**DATASET**.
##########

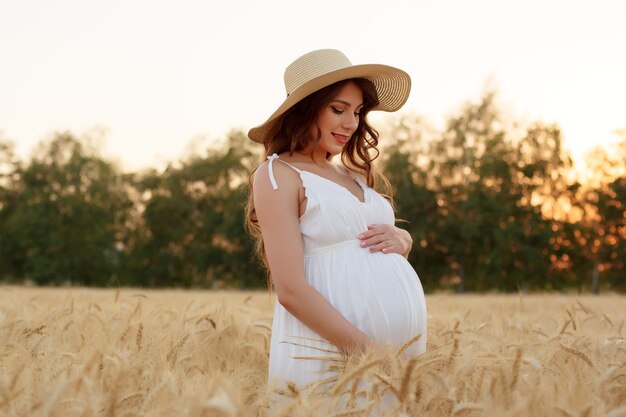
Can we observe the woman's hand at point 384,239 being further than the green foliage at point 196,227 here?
→ No

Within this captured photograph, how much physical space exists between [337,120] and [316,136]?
0.42ft

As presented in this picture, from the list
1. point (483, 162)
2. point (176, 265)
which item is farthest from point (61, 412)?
point (176, 265)

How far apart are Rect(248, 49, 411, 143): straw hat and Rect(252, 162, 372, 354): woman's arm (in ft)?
1.26

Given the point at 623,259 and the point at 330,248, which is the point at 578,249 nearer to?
the point at 623,259

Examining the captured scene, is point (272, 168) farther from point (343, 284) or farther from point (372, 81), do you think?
point (372, 81)

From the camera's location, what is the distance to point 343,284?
2979 millimetres

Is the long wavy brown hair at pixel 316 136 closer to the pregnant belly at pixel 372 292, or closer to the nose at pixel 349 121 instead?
the nose at pixel 349 121

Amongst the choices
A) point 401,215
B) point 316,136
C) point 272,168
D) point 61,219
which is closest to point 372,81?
point 316,136

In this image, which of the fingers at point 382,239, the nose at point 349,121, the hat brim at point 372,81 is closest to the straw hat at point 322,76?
the hat brim at point 372,81

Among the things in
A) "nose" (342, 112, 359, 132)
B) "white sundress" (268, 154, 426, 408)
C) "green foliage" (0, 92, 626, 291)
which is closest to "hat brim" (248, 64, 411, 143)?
"nose" (342, 112, 359, 132)

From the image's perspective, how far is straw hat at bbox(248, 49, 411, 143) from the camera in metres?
3.13

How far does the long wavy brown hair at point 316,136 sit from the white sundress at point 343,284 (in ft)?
0.71

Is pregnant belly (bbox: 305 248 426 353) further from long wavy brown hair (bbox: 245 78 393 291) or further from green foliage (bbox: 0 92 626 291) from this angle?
green foliage (bbox: 0 92 626 291)

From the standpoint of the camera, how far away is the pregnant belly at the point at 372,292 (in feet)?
9.61
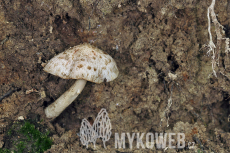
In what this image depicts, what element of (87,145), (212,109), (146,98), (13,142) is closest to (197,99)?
(212,109)

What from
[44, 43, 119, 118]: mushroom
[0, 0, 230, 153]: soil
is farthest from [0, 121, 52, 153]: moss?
[44, 43, 119, 118]: mushroom

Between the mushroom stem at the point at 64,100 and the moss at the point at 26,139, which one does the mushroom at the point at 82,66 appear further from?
the moss at the point at 26,139

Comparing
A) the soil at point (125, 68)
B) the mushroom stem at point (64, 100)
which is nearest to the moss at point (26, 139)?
the soil at point (125, 68)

##########

**REQUEST**.
Reproduce all of the data above word for word, leaving out the pictures.

**TASK RESPONSE**.
Can we observe the woman's hand at point 384,239 being further than the green foliage at point 196,227 here?
→ No

Within this captured photograph, how much physical space exists between [337,120] and [316,136]?
0.42ft

As presented in this picture, from the list
1. point (483, 162)
2. point (176, 265)
which item is farthest from point (61, 412)?
point (176, 265)

How far apart are Rect(248, 49, 411, 143): straw hat and Rect(252, 162, 372, 354): woman's arm (in ft)?
1.26

Given the point at 623,259 and the point at 330,248, which is the point at 578,249 nearer to?
the point at 623,259

Examining the captured scene, is point (272, 168) farther from point (343, 284) or farther from point (372, 81), do you think?
point (372, 81)

From the camera's location, what is the distance to point 343,284?
2979 millimetres

Is the long wavy brown hair at pixel 316 136 closer to the pregnant belly at pixel 372 292, or closer to the nose at pixel 349 121 instead?
the nose at pixel 349 121

Amongst the choices
A) point 401,215
B) point 316,136
C) point 272,168
D) point 61,219
which is closest to point 372,81?
point 316,136

In this image, which of the fingers at point 382,239, the nose at point 349,121, the hat brim at point 372,81 is closest to the straw hat at point 322,76?
the hat brim at point 372,81

Among the things in
A) "nose" (342, 112, 359, 132)
B) "white sundress" (268, 154, 426, 408)
C) "green foliage" (0, 92, 626, 291)
which is closest to "hat brim" (248, 64, 411, 143)?
"nose" (342, 112, 359, 132)

From the image's perspective, how far is straw hat at bbox(248, 49, 411, 143) from the camera in metres?
3.13

How far does the long wavy brown hair at point 316,136 sit from the white sundress at point 343,284 (in ft)?
0.71

Is pregnant belly (bbox: 305 248 426 353) further from long wavy brown hair (bbox: 245 78 393 291) or further from green foliage (bbox: 0 92 626 291) from this angle?
green foliage (bbox: 0 92 626 291)

From the standpoint of the camera, how far away is the pregnant belly at the point at 372,292 (in feet)?
9.61
In what this image depicts, what element of (87,145), (212,109), (146,98), (13,142) is closest to (197,99)?
(212,109)

What from
[44, 43, 119, 118]: mushroom
[0, 0, 230, 153]: soil
is farthest from [0, 121, 52, 153]: moss?
[44, 43, 119, 118]: mushroom

Between the mushroom stem at the point at 64,100 and the moss at the point at 26,139, which one does the mushroom at the point at 82,66 appear further from?
the moss at the point at 26,139

Comparing
A) the soil at point (125, 68)
B) the mushroom stem at point (64, 100)
which is nearest to the moss at point (26, 139)?
the soil at point (125, 68)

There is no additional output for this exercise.